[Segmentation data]

+ + + + + + +

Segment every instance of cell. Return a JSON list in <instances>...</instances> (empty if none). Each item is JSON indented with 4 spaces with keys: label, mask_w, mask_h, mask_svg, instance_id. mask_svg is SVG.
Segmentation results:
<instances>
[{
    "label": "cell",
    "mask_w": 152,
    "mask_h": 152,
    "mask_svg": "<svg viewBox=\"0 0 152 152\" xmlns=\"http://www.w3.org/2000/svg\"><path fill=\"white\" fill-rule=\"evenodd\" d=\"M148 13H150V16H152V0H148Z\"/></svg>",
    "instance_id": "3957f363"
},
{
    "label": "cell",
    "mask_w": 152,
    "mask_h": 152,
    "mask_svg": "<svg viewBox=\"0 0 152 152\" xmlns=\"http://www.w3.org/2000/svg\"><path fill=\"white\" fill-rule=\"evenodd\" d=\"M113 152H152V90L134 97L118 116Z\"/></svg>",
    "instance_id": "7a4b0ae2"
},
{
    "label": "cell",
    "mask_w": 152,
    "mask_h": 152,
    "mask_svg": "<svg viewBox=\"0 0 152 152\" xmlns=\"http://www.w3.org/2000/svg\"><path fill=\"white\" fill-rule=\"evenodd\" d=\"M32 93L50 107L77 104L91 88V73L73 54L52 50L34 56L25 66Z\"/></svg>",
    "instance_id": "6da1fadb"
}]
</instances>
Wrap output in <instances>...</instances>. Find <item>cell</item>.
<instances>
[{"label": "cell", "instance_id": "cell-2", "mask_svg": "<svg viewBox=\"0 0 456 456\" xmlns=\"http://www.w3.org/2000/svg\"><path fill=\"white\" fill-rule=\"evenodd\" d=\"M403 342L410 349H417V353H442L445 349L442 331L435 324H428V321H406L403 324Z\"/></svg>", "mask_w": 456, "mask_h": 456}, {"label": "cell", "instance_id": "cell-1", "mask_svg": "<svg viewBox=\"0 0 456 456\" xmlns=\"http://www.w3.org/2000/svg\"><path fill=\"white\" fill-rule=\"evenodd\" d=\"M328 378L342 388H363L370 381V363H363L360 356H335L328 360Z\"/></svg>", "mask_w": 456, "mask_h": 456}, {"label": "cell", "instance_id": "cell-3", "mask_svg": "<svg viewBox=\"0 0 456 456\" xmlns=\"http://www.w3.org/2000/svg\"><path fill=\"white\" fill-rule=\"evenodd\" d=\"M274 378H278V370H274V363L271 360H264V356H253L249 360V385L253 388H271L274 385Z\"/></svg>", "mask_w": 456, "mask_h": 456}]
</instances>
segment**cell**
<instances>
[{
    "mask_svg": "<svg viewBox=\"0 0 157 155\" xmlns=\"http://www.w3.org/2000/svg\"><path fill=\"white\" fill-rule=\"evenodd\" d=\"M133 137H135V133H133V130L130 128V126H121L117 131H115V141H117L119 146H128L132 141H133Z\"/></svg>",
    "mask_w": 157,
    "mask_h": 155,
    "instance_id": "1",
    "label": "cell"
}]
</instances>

+ + + + + + +

## Exercise goal:
Find every line in the rows above that contains the string "evenodd" and copy each of those lines in full. Uppercase and lowercase letters must match.

## Solution to this exercise:
    "mask_svg": "<svg viewBox=\"0 0 152 152\" xmlns=\"http://www.w3.org/2000/svg\"><path fill=\"white\" fill-rule=\"evenodd\" d=\"M148 13H150V16H152V0H148Z\"/></svg>",
    "mask_svg": "<svg viewBox=\"0 0 152 152\" xmlns=\"http://www.w3.org/2000/svg\"><path fill=\"white\" fill-rule=\"evenodd\" d=\"M113 152H152V90L134 97L118 116Z\"/></svg>",
    "mask_svg": "<svg viewBox=\"0 0 152 152\" xmlns=\"http://www.w3.org/2000/svg\"><path fill=\"white\" fill-rule=\"evenodd\" d=\"M32 93L50 107L77 104L91 88V73L73 54L52 50L34 56L25 66Z\"/></svg>",
[{"label": "cell", "instance_id": "cell-2", "mask_svg": "<svg viewBox=\"0 0 456 456\" xmlns=\"http://www.w3.org/2000/svg\"><path fill=\"white\" fill-rule=\"evenodd\" d=\"M403 342L410 349H417V353H442L445 349L442 331L435 324H428V321H406L403 324Z\"/></svg>", "mask_w": 456, "mask_h": 456}, {"label": "cell", "instance_id": "cell-1", "mask_svg": "<svg viewBox=\"0 0 456 456\" xmlns=\"http://www.w3.org/2000/svg\"><path fill=\"white\" fill-rule=\"evenodd\" d=\"M328 378L342 388H363L370 381V363H363L360 356H335L328 360Z\"/></svg>", "mask_w": 456, "mask_h": 456}, {"label": "cell", "instance_id": "cell-3", "mask_svg": "<svg viewBox=\"0 0 456 456\" xmlns=\"http://www.w3.org/2000/svg\"><path fill=\"white\" fill-rule=\"evenodd\" d=\"M274 378H278V370H274V363L271 360H264V356H253L249 360V385L253 388H271L274 385Z\"/></svg>", "mask_w": 456, "mask_h": 456}]
    "mask_svg": "<svg viewBox=\"0 0 157 155\" xmlns=\"http://www.w3.org/2000/svg\"><path fill=\"white\" fill-rule=\"evenodd\" d=\"M133 137H135V133H133V130L130 128V126H121L117 131H115V141H117L119 146H128L132 141H133Z\"/></svg>",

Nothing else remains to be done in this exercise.